Jo, ich verpass nur immer irgendwie sowohl die Ausfahrt der Kutter morgends, vor allem die Einfahrt abends.
Würde mich doch mal interessieren, ob man am "Gang" sehen kann, wie die Jungs gefangen haben)


----------



## oh-nemo (27. November 2004)

*AW: Webcam Heiligenhafen*



			
				Thomas9904 schrieb:
			
		

> Jo, ich verpass nur immer irgendwie sowohl die Ausfahrt der Kutter morgends, vor allem die Einfahrt abends.
> Würde mich doch mal interessieren, ob man am "Gang" sehen kann, wie die Jungs gefangen haben)

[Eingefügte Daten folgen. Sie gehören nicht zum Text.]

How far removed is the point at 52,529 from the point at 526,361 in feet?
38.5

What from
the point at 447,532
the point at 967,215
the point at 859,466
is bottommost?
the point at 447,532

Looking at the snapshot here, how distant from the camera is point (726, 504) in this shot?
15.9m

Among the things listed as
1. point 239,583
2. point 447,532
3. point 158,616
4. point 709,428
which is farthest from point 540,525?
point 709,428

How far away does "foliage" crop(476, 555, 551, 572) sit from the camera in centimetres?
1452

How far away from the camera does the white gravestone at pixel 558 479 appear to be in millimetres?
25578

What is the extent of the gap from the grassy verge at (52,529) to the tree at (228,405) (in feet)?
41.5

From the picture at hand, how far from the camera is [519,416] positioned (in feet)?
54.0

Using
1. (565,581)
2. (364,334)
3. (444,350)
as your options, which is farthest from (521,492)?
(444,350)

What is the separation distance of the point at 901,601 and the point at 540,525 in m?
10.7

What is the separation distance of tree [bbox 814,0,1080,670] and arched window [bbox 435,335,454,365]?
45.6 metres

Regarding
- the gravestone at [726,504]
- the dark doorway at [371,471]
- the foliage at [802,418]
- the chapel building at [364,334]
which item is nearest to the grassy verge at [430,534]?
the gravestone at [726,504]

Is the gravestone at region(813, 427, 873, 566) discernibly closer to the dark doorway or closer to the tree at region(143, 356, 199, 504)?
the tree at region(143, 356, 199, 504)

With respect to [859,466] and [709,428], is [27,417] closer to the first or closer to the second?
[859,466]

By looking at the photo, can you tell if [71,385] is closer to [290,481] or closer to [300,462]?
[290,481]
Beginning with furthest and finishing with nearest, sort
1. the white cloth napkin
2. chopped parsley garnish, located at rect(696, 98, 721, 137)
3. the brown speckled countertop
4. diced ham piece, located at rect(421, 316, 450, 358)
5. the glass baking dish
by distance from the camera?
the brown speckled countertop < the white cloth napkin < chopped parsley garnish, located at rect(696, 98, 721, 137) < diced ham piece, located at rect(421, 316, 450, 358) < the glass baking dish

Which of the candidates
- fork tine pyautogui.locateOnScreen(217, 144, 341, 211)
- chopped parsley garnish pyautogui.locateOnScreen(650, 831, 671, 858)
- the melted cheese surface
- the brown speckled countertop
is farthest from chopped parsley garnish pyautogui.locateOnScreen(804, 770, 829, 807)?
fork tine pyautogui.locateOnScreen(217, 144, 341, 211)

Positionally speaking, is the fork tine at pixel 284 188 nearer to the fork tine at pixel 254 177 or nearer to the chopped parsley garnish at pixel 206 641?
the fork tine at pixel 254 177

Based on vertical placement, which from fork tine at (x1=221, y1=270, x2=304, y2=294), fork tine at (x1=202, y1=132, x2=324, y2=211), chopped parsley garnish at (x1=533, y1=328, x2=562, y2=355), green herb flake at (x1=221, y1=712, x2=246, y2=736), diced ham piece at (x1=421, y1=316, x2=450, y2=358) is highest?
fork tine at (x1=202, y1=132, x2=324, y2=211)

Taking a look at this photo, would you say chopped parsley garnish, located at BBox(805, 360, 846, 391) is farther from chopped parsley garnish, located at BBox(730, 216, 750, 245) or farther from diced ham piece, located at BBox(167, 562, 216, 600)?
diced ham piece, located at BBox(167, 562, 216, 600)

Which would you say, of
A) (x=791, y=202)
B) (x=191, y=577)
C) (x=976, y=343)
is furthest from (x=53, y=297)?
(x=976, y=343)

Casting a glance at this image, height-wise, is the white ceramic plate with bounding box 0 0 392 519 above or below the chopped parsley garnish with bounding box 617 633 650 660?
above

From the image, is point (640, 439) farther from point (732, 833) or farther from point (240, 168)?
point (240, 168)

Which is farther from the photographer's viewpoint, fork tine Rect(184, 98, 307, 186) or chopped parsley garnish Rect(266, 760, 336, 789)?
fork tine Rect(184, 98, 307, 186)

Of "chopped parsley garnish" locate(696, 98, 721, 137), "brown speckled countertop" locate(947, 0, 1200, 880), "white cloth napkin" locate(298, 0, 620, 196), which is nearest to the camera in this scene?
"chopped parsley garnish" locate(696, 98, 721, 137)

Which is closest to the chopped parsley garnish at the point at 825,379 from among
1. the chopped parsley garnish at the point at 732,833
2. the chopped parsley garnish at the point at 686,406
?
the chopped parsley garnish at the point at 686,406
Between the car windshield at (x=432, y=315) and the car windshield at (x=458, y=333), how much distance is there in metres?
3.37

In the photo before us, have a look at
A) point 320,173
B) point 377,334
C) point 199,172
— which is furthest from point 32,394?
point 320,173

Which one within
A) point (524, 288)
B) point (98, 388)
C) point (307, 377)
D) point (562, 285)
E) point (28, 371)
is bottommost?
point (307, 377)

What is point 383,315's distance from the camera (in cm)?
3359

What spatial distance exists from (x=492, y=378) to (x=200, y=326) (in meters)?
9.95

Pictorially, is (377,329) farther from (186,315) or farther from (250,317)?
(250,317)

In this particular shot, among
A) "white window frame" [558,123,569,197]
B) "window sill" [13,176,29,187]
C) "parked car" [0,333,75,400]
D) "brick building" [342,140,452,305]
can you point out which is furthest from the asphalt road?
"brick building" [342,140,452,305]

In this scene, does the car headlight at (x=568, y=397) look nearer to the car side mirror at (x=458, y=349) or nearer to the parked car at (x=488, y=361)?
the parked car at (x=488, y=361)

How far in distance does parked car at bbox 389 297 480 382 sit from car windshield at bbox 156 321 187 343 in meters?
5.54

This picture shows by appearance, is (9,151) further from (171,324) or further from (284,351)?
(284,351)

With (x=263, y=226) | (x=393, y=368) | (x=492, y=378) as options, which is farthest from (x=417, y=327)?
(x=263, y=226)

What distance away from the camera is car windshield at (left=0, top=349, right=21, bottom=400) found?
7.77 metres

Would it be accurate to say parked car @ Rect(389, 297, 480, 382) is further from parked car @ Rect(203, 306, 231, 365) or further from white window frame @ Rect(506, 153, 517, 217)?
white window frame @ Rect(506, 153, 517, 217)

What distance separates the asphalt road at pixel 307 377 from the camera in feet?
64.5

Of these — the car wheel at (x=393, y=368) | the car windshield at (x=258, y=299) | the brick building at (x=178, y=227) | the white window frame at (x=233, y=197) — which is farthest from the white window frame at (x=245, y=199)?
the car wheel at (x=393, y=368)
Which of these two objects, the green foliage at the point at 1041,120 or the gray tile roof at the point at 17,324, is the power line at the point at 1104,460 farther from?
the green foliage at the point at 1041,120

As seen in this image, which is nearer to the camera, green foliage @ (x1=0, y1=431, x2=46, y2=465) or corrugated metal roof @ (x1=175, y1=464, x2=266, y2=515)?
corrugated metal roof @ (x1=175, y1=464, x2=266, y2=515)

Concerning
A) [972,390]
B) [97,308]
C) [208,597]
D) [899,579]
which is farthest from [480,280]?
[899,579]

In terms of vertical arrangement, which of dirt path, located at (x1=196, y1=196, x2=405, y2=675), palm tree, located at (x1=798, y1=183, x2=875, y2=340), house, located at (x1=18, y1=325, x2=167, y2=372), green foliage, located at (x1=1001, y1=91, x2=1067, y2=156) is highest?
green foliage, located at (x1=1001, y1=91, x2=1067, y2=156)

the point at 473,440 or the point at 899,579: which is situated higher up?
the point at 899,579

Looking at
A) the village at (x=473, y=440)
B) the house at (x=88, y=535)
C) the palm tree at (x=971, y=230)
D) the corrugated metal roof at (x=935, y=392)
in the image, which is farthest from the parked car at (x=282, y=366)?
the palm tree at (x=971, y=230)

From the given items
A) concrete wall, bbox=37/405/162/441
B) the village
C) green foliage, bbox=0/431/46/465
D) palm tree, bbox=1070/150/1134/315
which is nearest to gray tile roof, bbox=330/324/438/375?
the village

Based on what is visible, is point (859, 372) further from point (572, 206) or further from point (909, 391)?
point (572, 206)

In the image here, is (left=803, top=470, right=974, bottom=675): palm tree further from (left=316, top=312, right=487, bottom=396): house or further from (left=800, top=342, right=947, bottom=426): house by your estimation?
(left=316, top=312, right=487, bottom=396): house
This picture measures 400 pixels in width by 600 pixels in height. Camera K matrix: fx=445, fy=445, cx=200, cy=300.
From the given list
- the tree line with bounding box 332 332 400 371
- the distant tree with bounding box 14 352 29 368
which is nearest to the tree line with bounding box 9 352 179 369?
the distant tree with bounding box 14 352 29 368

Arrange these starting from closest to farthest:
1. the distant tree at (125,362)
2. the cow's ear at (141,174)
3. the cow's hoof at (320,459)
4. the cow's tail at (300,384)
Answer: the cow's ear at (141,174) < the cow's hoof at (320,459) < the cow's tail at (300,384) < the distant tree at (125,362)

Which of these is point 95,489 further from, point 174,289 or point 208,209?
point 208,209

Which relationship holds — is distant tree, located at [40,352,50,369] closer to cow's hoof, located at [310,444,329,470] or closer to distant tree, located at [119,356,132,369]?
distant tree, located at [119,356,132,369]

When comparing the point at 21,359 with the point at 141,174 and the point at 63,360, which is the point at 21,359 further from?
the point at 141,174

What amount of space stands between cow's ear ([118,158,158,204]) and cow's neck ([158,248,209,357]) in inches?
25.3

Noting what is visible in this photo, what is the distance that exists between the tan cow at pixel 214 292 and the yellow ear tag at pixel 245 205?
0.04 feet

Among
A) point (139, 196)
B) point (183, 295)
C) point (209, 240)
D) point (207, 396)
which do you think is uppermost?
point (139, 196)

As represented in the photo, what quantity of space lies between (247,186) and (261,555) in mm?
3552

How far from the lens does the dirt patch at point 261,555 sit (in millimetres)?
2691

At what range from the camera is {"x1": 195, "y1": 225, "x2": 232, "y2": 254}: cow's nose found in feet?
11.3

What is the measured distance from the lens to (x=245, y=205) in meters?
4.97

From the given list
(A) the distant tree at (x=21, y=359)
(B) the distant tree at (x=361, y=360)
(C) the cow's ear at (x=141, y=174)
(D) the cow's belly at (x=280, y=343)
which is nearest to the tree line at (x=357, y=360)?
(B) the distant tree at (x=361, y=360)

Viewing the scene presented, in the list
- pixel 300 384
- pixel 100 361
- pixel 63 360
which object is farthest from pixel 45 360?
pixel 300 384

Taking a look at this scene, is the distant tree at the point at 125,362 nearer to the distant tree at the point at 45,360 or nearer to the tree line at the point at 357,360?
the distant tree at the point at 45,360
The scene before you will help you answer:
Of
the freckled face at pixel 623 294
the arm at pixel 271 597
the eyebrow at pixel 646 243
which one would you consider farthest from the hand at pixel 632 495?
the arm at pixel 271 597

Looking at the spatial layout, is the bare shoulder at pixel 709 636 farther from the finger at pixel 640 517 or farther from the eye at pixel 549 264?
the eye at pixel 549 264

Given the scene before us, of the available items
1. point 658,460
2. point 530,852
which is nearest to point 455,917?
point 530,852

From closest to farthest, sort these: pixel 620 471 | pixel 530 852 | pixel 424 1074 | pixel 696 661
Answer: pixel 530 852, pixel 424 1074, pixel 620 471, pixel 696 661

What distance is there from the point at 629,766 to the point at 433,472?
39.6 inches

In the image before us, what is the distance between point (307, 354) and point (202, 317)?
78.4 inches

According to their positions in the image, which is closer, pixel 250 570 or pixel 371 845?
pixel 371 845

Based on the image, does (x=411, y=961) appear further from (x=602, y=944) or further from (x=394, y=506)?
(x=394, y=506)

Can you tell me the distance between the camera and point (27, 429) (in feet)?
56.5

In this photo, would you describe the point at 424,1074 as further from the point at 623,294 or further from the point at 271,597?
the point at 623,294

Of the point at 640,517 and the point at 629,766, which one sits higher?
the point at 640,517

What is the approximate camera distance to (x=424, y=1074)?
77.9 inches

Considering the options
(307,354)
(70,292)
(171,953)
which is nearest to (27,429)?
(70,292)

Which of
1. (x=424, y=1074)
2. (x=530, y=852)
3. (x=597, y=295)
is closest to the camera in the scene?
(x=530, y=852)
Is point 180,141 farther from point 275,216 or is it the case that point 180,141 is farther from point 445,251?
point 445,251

Wann fahren die denn raus?
Wohl gegen 07.00 Uhr.
Also sind wir morgen mal um 06.45 virtuell in Heiligenhafen verabredet.
Um den Hafengeruch in die Nase zu bekommen riech ich mal am Fischstäbchen :q


----------



## kiepenangler (27. November 2004)

*AW: Webcam Heiligenhafen*

Moin
die Kutter fahren von 7.30-15.30 raus.


Gruß
kiepenangler


----------



## oh-nemo (4. Dezember 2004)

*AW: Webcam Heiligenhafen*

Noch sind die Kudder im Hafen aber bewegung ist da schon #h


----------



## Thomas9904 (4. Dezember 2004)

*AW: Webcam Heiligenhafen*

Bewegung sehe ich auch, aber abzulegen scheinen die noch nicht.


----------



## oh-nemo (4. Dezember 2004)

*AW: Webcam Heiligenhafen*

Nun sind sie gleich alle wech


----------



## Thomas9904 (4. Dezember 2004)

*AW: Webcam Heiligenhafen*

Jetzt gehn sie los bzw. sind schon wech)


----------



## haukep (11. Dezember 2004)

*AW: Webcam Heiligenhafen*

Ich kann mir ein Grinsen an dieser Stelle einfach mal nicht verkneifen


----------



## Enny (11. Dezember 2004)

*AW: Webcam Heiligenhafen*

Coole Webcam, DANKE  @Thomas9904 #6


----------



## oh-nemo (2. Januar 2005)

*AW: Webcam Heiligenhafen*

Heute keine Kuddertour?
8.00 Uhr und alle im Hafen :m


----------



## duck_68 (2. Januar 2005)

*AW: Webcam Heiligenhafen*

Steife Brise :q  :q  :q  :q


----------



## dorschangler12345 (2. Januar 2005)

*AW: Webcam Heiligenhafen*

sind nich alle drin  
die dürfen jetz im winter erst gegen 8 rausfahren weil es noch zu dunkel ist ! erst wenn man die mole sehn kann !


----------



## angelcarsten (23. Februar 2005)

*AW: Webcam Heiligenhafen*

Hallo

Kann mal einer den Schnee wegwischen vor der Cam:q


----------



## Norgefahrer (23. Februar 2005)

*AW: Webcam Heiligenhafen*

Hab es gerade versucht  |uhoh:  nichts zu machen  :c


----------



## angelcarsten (23. Februar 2005)

*AW: Webcam Heiligenhafen*

Ganz schön heftig da oben,habe gerade Nachrichten gesehen.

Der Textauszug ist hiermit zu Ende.